STATED GOAL A
Using the CXL patch message, answer each question below on its own line, marked (i), (ii) and (iii):
(i) What kind of miss can the PSL send an interrupt for even after the kernel has already handled it?
(ii) From which function to which function was the segment table hash moved?
(iii) Disabling the secondary hash changes the number of entries that need to be tested from what to what?
STATED GOAL B
Summarize the CXL patch message in two sentences.

SELECTED TEXT
++++++++++++++++++++

* [PATCH] CXL: Fix PSL error due to duplicate segment table entries
@ 2014-10-27 4:24 Ian Munsie
2014-10-27 6:41 ` Michael Ellerman
2014-10-27 14:38 ` [PATCH] " Aneesh Kumar K.V
0 siblings, 2 replies; 5+ messages in thread
From: Ian Munsie @ 2014-10-27 4:24 UTC (permalink / raw)
To: mpe
Cc: cbe-oss-dev, mikey, arnd, Aneesh Kumar K.V, greg, linux-kernel,
linuxppc-dev, anton, imunsie, jk
From: Ian Munsie <imunsie@au1.ibm.com>
In certain circumstances the PSL can send an interrupt for a segment
miss that the kernel has already handled. This can happen if multiple
translations for the same segment are queued in the PSL before the
kernel has restarted the first translation.
The CXL driver did not expect this situation and did not check if a
segment had already been handled. This could cause a duplicate segment
table entry which in turn caused a PSL error taking down the card.
This patch fixes the issue by checking for existing entries in the
segment table that match the segment it is trying to insert to avoid
inserting duplicate entries.
Some of the code has been refactored to simplify it - the segment table
hash has been moved from cxl_load_segment to find_free_sste where it is
used and we have disabled the secondary hash in the segment table to
reduce the number of entries that need to be tested from 16 to 8. Due to
the large segment sizes we use it is extremely unlikely that the
secondary hash would ever have been used in practice, so this should not
have any negative impacts and may even improve performance.

++++++++++++++++++++

RECORDED DATA
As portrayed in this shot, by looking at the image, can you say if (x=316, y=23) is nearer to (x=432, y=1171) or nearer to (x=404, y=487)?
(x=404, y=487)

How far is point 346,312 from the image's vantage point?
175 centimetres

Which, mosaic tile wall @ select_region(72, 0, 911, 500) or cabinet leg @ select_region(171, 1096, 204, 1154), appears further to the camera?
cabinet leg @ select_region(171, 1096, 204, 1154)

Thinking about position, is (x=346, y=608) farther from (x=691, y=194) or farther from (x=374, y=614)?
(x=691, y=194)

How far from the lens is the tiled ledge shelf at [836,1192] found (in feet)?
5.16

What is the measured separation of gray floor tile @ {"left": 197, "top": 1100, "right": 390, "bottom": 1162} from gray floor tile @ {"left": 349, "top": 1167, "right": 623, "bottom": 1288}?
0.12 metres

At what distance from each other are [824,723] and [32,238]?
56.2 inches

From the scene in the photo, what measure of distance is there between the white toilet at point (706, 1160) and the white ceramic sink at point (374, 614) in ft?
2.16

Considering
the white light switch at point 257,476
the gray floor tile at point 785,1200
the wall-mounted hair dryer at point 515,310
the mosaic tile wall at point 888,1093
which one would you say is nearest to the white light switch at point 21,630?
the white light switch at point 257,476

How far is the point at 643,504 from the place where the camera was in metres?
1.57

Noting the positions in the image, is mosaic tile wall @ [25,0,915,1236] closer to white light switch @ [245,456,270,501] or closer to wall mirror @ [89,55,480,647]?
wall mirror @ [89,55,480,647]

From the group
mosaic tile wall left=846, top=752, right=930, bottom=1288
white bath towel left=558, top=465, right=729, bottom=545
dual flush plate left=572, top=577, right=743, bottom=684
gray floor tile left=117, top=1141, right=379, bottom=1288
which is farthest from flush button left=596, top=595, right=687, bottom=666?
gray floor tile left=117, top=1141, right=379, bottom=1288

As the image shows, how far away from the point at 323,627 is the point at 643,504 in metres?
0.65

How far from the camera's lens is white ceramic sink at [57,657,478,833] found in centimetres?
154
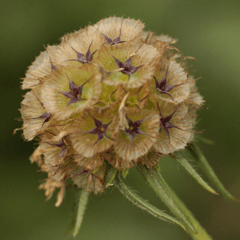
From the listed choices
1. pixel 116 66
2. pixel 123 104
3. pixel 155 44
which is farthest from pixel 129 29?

++++++++++++++++++++

PROBLEM SOLUTION A
(i) A segment miss.
(ii) From cxl_load_segment to find_free_sste.
(iii) From 16 to 8.

PROBLEM SOLUTION B
The PSL can send an interrupt for a segment miss the kernel has already handled, and because the CXL driver did not check for this, a duplicate segment table entry could cause a PSL error that took down the card. The patch fixes this by checking for existing matching entries before inserting, and it also simplifies the code by moving the segment table hash into find_free_sste and disabling the secondary hash so that 8 entries need testing instead of 16.